▶ **TASK DETAILS**
Give back the data below word for word. Any image in it should be left out.

▶ **MATERIAL PROVIDED**
▶

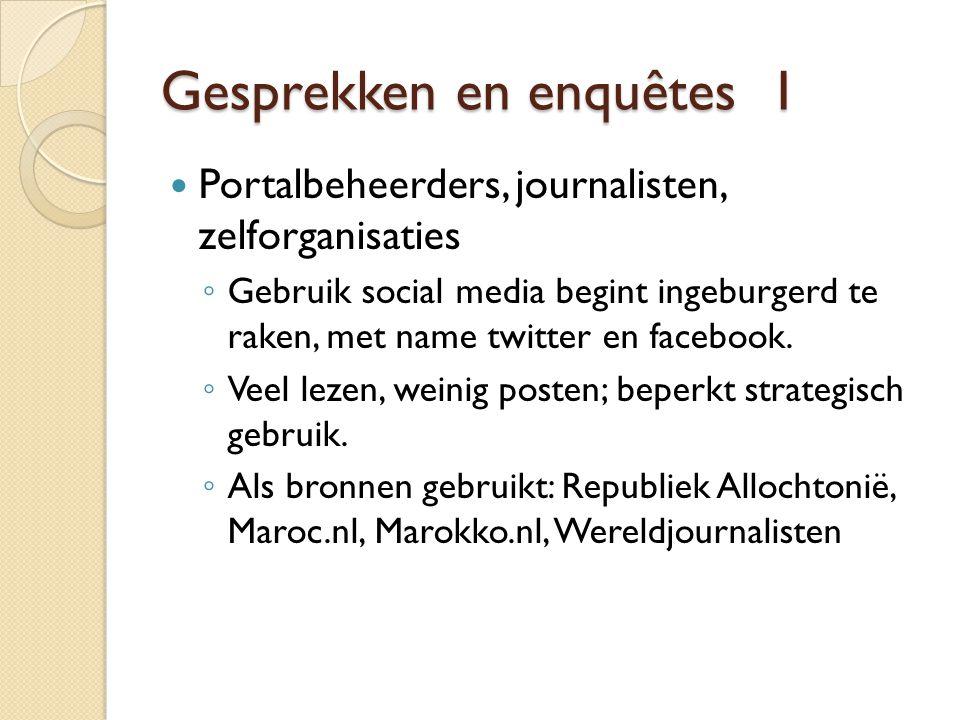 Gesprekken en enquêtes 1  Portalbeheerders, journalisten, zelforganisaties ◦ Gebruik social media begint ingeburgerd te raken, met name twitter en facebook.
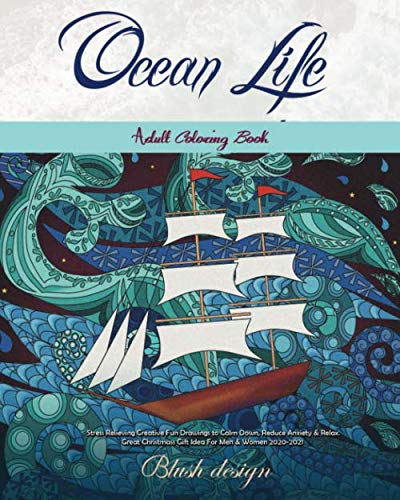 Ocean Life: Adult Coloring Book (Stress Relieving Creative Fun Drawings to Calm Down, Reduce Anxiety & Relax.Great Christmass Gift Idea For Men & Women 2020-2021, Band 36)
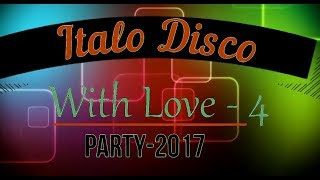 Italo Disco - With Love-4 (Party 2017)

◀

▶ **WRITTEN REPLY**
 Gesprekken en enquêtes 1  Portalbeheerders, journalisten, zelforganisaties ◦ Gebruik social media begint ingeburgerd te raken, met name twitter en facebook.
 Ocean Life: Adult Coloring Book (Stress Relieving Creative Fun Drawings to Calm Down, Reduce Anxiety & Relax.Great Christmass Gift Idea For Men & Women 2020-2021, Band 36)
 Italo Disco - With Love-4 (Party 2017)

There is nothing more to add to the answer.